Democratic Senator and vice presidential nominee Tim Kaine has a 100% rating from NARAL and Planned Parenthood. That tells us everything we need to know. But for the sake of discourse, let’s examine some of Kaine’s statements on abortion:
I have a traditional Catholic personal position, but I am very strongly supportive that women should make these decisions and government shouldn’t intrude.
In linking his “personally pro-life” beliefs to Catholicism and Catholicism alone, Kaine repeats a stereotype that the abortion lobby has promulgated for decades. If Kaine’s “traditional Catholic” upbringing were his sole reason for opposing abortion, then his politically pro-choice stance would be an affirmation of the separation of church and state. The government shouldn’t “intrude” upon anything just for the sake of enforcing a religious doctrine.
But where reason and religion happen to converge—as they do in laws against theft, for example—government action is entirely appropriate. As many Catholics acknowledge, opposition to abortion is supported by reason as well as doctrine. That’s why pro-life atheists like me exist. The science of prenatal development will not be found in scripture, and it is the Universal Declaration of Human Rights that provides “Everyone has the right to life, liberty and security of person.” Not those who are old enough, not those who are conscious, not those who can live independently, not those who are wanted, but everyone.
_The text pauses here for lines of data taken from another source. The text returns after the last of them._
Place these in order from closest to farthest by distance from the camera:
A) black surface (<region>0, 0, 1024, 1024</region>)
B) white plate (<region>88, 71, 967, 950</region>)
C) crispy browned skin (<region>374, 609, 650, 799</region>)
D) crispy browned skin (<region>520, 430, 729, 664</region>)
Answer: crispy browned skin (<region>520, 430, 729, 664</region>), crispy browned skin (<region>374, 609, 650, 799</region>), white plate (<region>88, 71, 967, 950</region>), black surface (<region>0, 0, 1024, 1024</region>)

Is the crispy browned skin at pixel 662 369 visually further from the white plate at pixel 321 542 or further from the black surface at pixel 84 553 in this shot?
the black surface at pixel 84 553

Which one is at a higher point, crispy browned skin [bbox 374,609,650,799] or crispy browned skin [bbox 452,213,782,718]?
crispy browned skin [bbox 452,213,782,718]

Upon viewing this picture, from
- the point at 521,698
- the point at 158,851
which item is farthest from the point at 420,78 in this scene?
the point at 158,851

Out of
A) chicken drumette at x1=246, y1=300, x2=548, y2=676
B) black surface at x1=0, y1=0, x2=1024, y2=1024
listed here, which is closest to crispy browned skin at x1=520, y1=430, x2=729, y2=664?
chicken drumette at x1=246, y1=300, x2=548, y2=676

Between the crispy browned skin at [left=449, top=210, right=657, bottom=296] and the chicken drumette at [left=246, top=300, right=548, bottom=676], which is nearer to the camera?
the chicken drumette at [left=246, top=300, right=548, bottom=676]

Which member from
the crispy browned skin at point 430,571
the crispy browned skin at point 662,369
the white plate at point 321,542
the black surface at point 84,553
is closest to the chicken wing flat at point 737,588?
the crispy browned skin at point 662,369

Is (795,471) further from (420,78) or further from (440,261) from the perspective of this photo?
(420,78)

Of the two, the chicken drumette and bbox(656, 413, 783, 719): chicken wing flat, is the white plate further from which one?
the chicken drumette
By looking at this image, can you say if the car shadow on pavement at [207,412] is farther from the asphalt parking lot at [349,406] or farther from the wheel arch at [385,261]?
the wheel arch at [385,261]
Perhaps this is simply ignorance on Kaine’s part. Perhaps he truly doesn’t know why non-Catholics oppose abortion. Perhaps he simply accepts the Catholic position as what he is supposed to believe and leaves it at that. That intellectual laziness is not a promising characteristic for someone a heartbeat away from leadership of the United States.
If that is the case, and Kaine’s “personal opposition” to abortion truly doesn’t go beyond shallow parroting of a religious doctrine, another problem arises. Kaine was not always beholden to the abortion lobby. He used to have the endorsement of Democrats for Life of America (see here and here for how he lost it). As governor of Virginia he supported some moderate pro-life legislation, including informed consent, parental consent, and the partial-birth abortion ban. If his only reasons for doing so at the time were religious reasons, then he doesn’t understand church-state separation.
I don’t actually think Senator Kaine is ignorant. I think he knows exactly why abortion is wrong, he understands the separation of church and state, and he abandoned the cause of helpless children for the sake of political power.
I’m a strong supporter of Roe v. Wade and women being able to make these decisions. In government, we have enough things to worry about. We don’t need to make people’s reproductive decisions for them.
In other words: Priorities, people! Over a million people die in abortions every year, but the government has too much on its plate to address that. Things more important than doing something about unborn children being torn limb from limb include “protecting animals and wildlife” because “the way our society treats animals is a reflection our humanity.” I kid you not, that’s straight from the Clinton/Kaine campaign website.